Imagine an enormous elephant in the back yard, its huge tusks smashing a tree while it gobbles leaves, branches, and fruits. It once happened! Mastodons, mammoths, camels, horses, and sloths were once native Iowa wild animals before they slipped into extinction some 10,000 years ago.
They dined on the fruit of a long suffering tree that is getting a new lease on life because oil in its seeds promotes beautiful, healthy hair.
The humble Osage orange tree once grew across a vast area of North America. Scrubby, small, and prickly it thrived in poor soil and challenging climates. Today, its range is limited. On its thorny branches grow softball sized warty green fruits often called hedge apples or hedge balls. Without elephants to harvest them they drop to the ground and rot. Any seeds that might sprout can’t grow in their parent’s shade.
Elephants and sloths once devoured these hedge balls and wandered off, digesting the fleshy part and pooping out the seeds a distance from the parent tree. In exchange for a meal the animal planted a new tree generation. Around 13,000 years ago humans appeared and with razor sharp spears decimated the tasty animals. Lacking big mammals to spread its seeds the tree’s range slowly shrank to a small area of Texas and Oklahoma. Then people gave it a helping hand.
Farmers homesteaded the Midwest before barbed wire was invented. They needed fences and planted rows of Osage orange trees that grew into long linear impenetrable tangles. For a while the tree was valued and planted far and wide. When barbed wire was invented it rendered living fences obsolete and the hapless tree again went into decline. Then it got lucky, again.
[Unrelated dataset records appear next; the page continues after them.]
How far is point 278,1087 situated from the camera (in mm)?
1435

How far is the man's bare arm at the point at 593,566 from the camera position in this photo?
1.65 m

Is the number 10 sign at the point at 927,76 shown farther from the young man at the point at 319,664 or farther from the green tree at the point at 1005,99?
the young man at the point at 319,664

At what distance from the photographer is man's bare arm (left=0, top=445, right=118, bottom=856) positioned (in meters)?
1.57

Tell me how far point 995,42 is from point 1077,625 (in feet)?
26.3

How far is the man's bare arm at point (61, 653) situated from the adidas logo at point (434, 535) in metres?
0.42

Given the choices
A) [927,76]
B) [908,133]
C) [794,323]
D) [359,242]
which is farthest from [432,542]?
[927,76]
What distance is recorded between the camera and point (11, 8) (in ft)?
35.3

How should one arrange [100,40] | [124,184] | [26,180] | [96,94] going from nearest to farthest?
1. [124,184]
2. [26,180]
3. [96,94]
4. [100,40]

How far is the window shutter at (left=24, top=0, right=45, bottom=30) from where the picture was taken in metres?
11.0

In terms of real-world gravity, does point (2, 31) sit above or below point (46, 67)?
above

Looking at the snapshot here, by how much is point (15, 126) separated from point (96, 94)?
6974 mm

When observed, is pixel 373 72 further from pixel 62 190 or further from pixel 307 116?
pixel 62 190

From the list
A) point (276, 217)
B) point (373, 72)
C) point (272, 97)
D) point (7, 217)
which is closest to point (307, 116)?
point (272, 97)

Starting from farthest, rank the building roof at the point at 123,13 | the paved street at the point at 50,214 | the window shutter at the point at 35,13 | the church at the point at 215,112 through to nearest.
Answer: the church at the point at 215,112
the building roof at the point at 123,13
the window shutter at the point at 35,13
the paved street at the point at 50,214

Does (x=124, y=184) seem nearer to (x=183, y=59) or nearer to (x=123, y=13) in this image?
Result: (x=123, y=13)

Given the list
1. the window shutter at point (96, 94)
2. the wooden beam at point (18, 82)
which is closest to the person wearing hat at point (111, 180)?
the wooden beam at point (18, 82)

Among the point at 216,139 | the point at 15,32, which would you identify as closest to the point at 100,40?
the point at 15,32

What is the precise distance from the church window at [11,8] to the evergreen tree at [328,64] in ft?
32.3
Now cosmetologists are replacing elephants and farmers as the newest partners of this humble tree. Iowa chemist, Todd Johnson, learned how to extract oil from its seeds. When used as an ingredient in hair care products it promotes healthy hair. According to Capri College of Cosmetology Director of Education, Madison Seaborn, Osage orange oil is used in shampoo, cleansing conditioner, and volumizing gel.
Johnson buys tons of Osage orange fruits from farmers and youth groups and processes them into oil that’s sold to cosmetologists. Once again the Osage orange has value, and it’s likely that people will plant new ones as aging trees die.
Wooly mammoths and mastodons had long fine hair that kept them toasty warm in the cold glacial climate. Perhaps the oil that today is valued as a human hair care product once kept their fur in prime condition.